Yesterday I wrote a post about Jon Henke’s call for a boycott for any conservatives that “choose to support [WorldNetDaily] through advertising and email list rental or other collaboration.”

In response to this call, I pointed out that WND founder Joseph Farah has been a staple at right-wing events and that if you plan on boycotting anyone who “collaborates” with WND, you’d have to boycott pretty much the entire conservative movement.

Today, Farah shot back at Henke and those who have taken up his call, as well as Media Matters and yours truly:

Last, but not least – because more will surely be coming on this epic journalistic scandal committed by WND – the always thoughtful folks at People for the American Way got their two cents in by suggesting the out-of-context quote picked up by the Boston Herald should require an all-out boycott of any organization that “will not renounce any further support of WorldNetDaily.”

Am I scared?

No, folks. I’m not.

I didn’t found WorldNetDaily to be esteemed by my colleagues.

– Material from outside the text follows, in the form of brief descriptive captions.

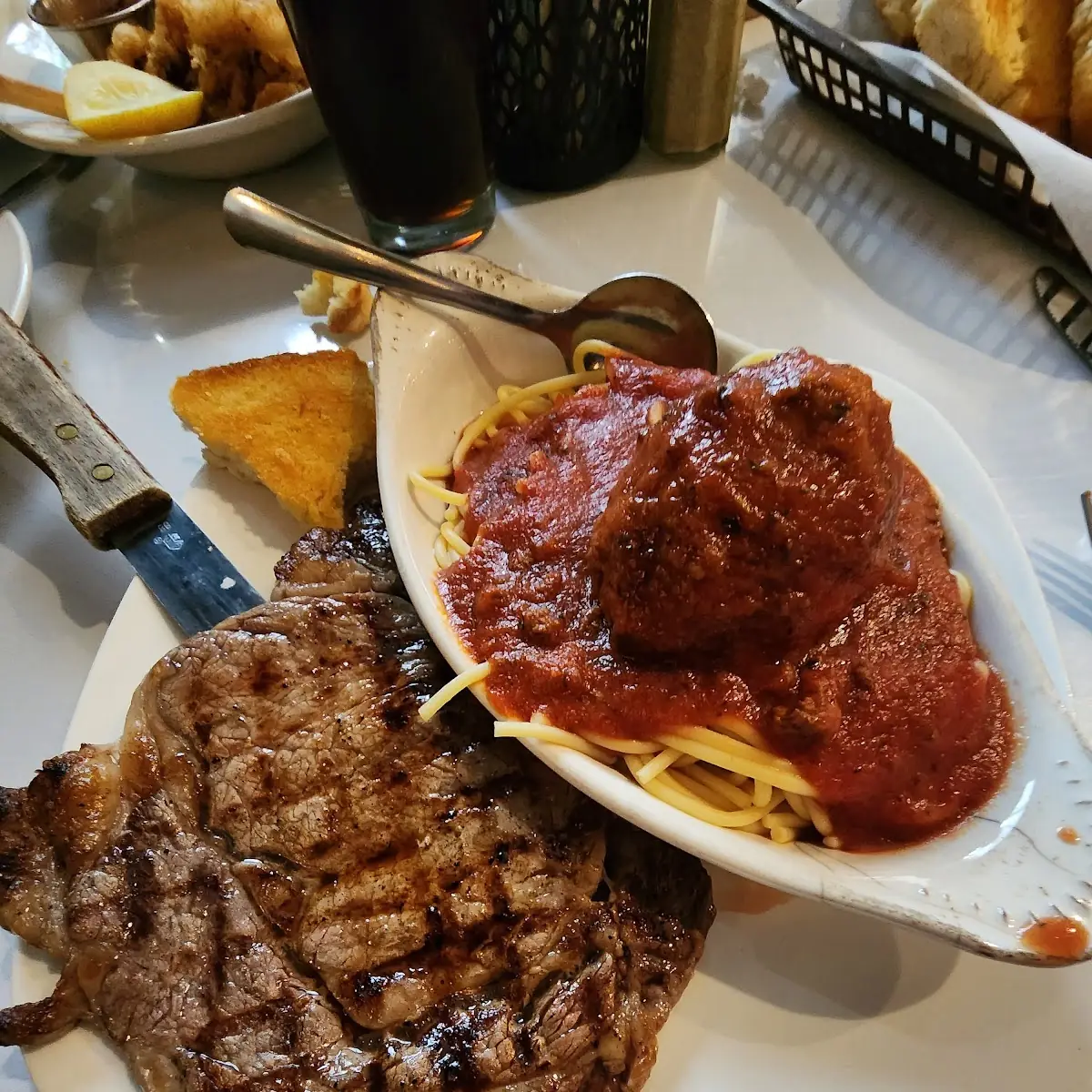 Ribeye Spaghetti Meatball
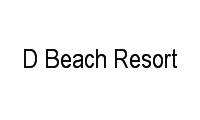 Logo D Beach Resort em Ponta Negra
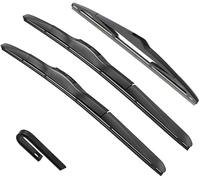 CLOIE para Mitsubishi Outlander 2 MK2 II 2006-2012 24 Pulgadas + 21 Pulgadas + 12 Pulgadas, reemplazo del Conjunto de limpiaparabrisas.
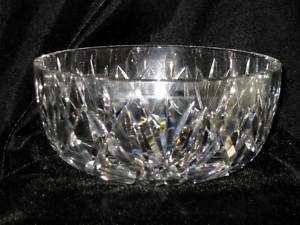 Lead Crystal Cut Glass Bowl  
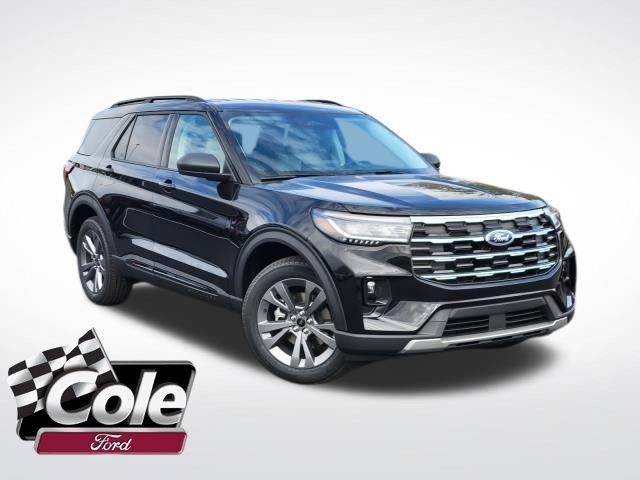 New 2026 Ford Explorer Active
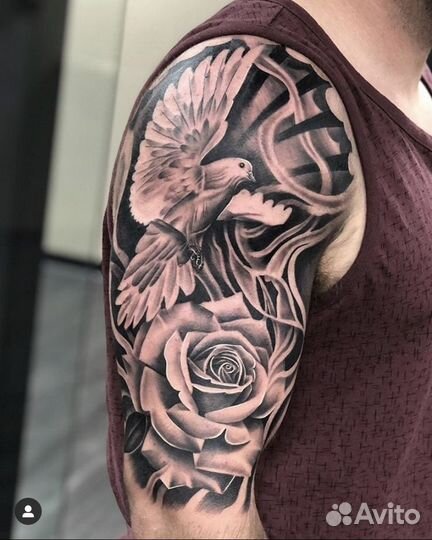 Тату мастер профессионал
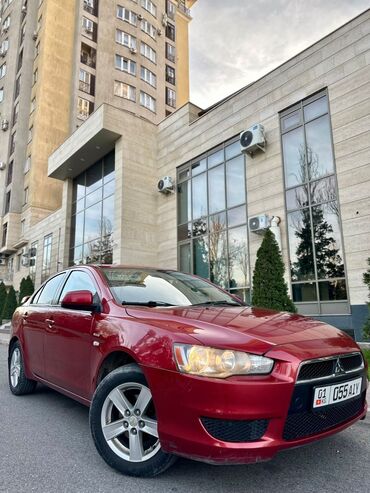 митцубиши лансер: Mitsubishi Lancer: 2008 г., 2 л, Автомат, Бензин, Седан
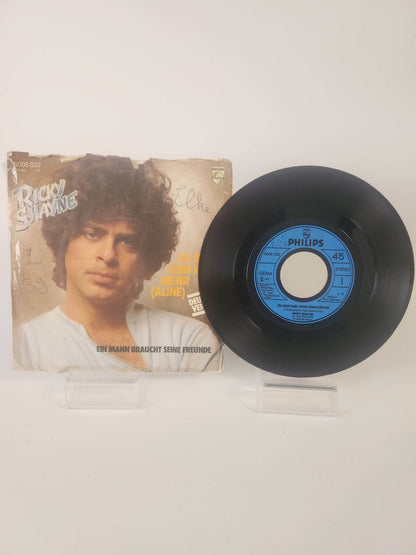 Ricky Shayne: Du Bist kein Kind Mehr Single Vinyl - Feniks Gameshop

I didn’t found it to make People for the American Way or Media Matters happy.

I didn’t found it because I wanted to be part of the “conservative” movement.

I founded it because there was a crying need for an independent brand of journalism beholden only to the truth.

And we will continue to pursue the truth no matter where it leads.

I hope you appreciate that WorldNetDaily difference.

First of all, we did not suggest a boycott of “any organization that ‘will not renounce any further support of WorldNetDaily’,” Henke did:

I think it’s time to find out what conservative/libertarian organizations support WND through advertising, list rental or other commercial collaboration (email me if you know of any), and boycott any of those organizations that will not renounce any further support for WorldNetDaily.

Secondly, Farah blames the call for a boycott on this recent article:

Is the federal government building secret camps to lock up people who criticize President Barack Obama?

Will it truck off young people to camps to brainwash them into liking Obama’s agenda? Are government officials planning to replicate the French Revolution’s Reign of Terror, using the guillotine to silence their domestic enemies?

In a second warning, the Web site Worldnetdaily.com says that the government is considering Nazi-like concentration camps for dissidents.

Jerome Corsi, the author of “The Obama Nation,” an anti-Obama book, says that a proposal in Congress “appears designed to create the type of detention center that those concerned about use of the military in domestic affairs fear could be used as concentration camps for political dissidents, such as occurred in Nazi Germany.”

Farah insists that the article took Corsi’s quote out of context:

Notice the partial quote. What’s left out are some key words. Let’s look at the full, unexpurgated sentence in Corsi’s original story: “The proposed bill, which has received little mainstream media attention, appears designed to create the type of detention center that those concerned about use of the military in domestic affairs fear could be used as concentration camps for political dissidents, such as occurred in Nazi Germany.”

Apparently, Farah thinks that the words “the proposed bill, which has received little mainstream media attention” somehow make Corsi’s assertion about government concentration camps less crazy.

And, it should be noted, it is not just Corsi who is making these sorts of outlandish claims in the pages of WND – Janet Porter is making them as well. Heck, just a few weeks ago, Porter’s entire WND column was dedicated to furthering her belief that there is some conspiracy afoot to kill millions of Americans via a flu vaccine.

Farah says he founded founded WND “because there was a crying need for an independent brand of journalism beholden only to the truth.”

And it is thanks to Farah’s deep commitment to the truth that we have been graced with some of WND’s most amazing revelations … like the fact that soy makes you gay.